Sweet, guilty pleasures to watch, these discreet German versions of hard-core American real-life celebrity programs recall the early days of television, which introduced the widespread illusion of intimacy with stardom. There was Jack Paar chatting with Fidel Castro, and Liberace showing Edward R. Murrow around his new kitchen. To be a celebrity in the new media age meant to demonstrate that you were like anyone else, a fiction that gradually caused nearly the entire population of the United States to delude itself into thinking everyone should be famous, at least briefly. Celebrity became an end in itself, like wealth, divorced from accomplishment.

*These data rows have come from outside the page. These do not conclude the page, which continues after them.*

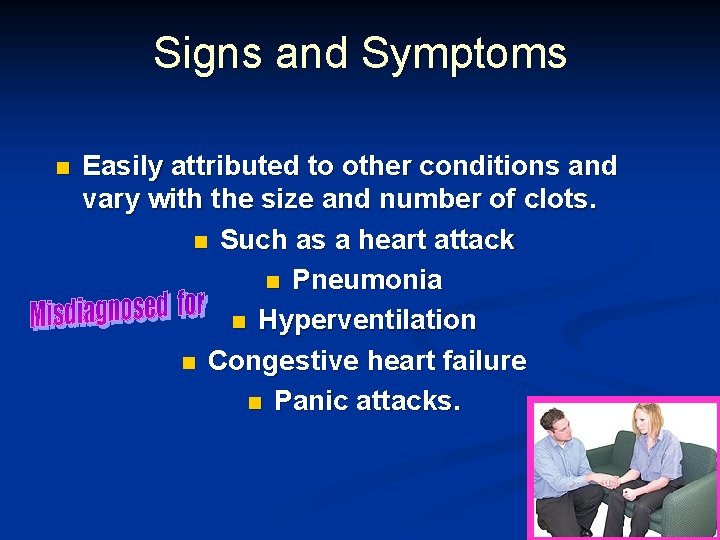 Signs and Symptoms n Easily attributed to other conditions and vary with the size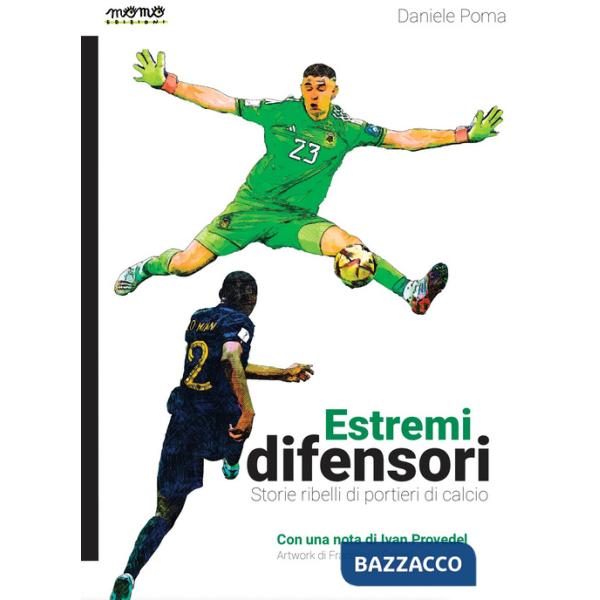 Estremi difensori. Storie ribelli di portieri di calcio. Nuova ediz.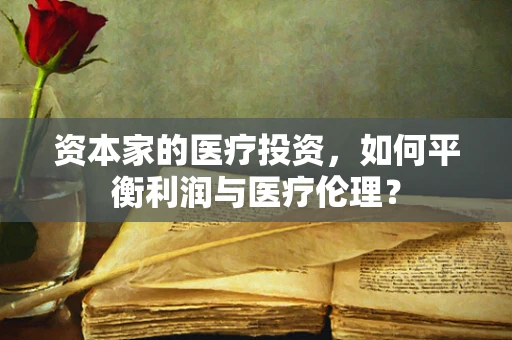 资本家的医疗投资，如何平衡利润与医疗伦理？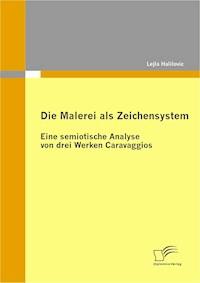 Die Malerei als Zeichensystem: Eine semiotische Analyse von drei Werken Caravaggios - Lejla Halilović - E-Book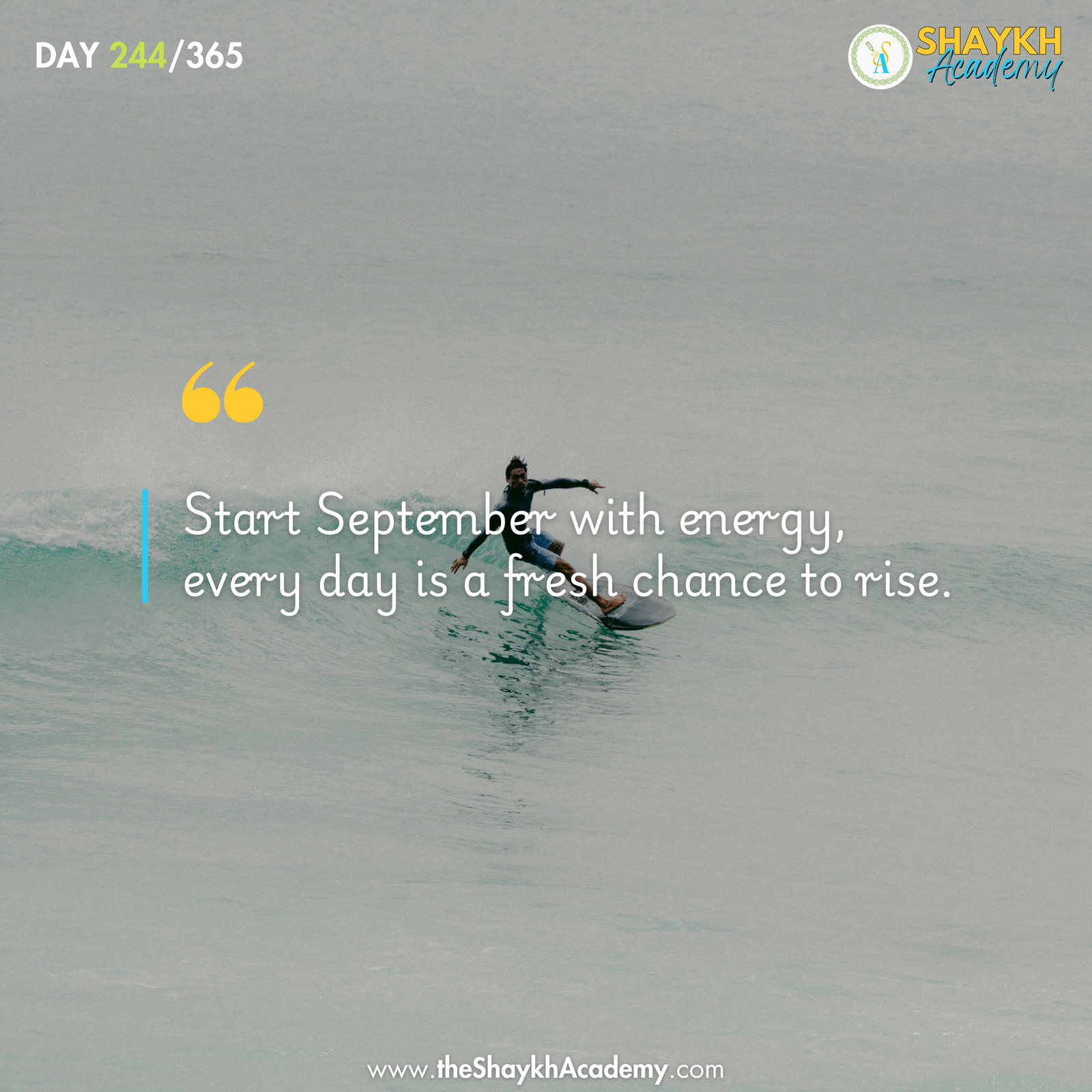 Start September with energy, every day is a fresh chance to rise.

Here, on the other hand, Germans still face the burden of St. Augustine, who wrote that to be purged of the sin of pride, a person must also purge the pride that comes from being humble.

Back at the Helmut Newton Foundation, the show ends with Newton’s staged and stately fashion shots of models pretending to be stars surrounded by paparazzi. A native Berliner, Newton, as it happened, fled to escape Nazi persecution and was inspired to make his career as a photographer by, among other people, Erich Salomon, who took the Einstein picture and later died at Auschwitz. Newton grasped the comic pleasures of celebrity, minus the guilt.

But then, he spent most of his life in places like Los Angeles and Monaco, not Germany.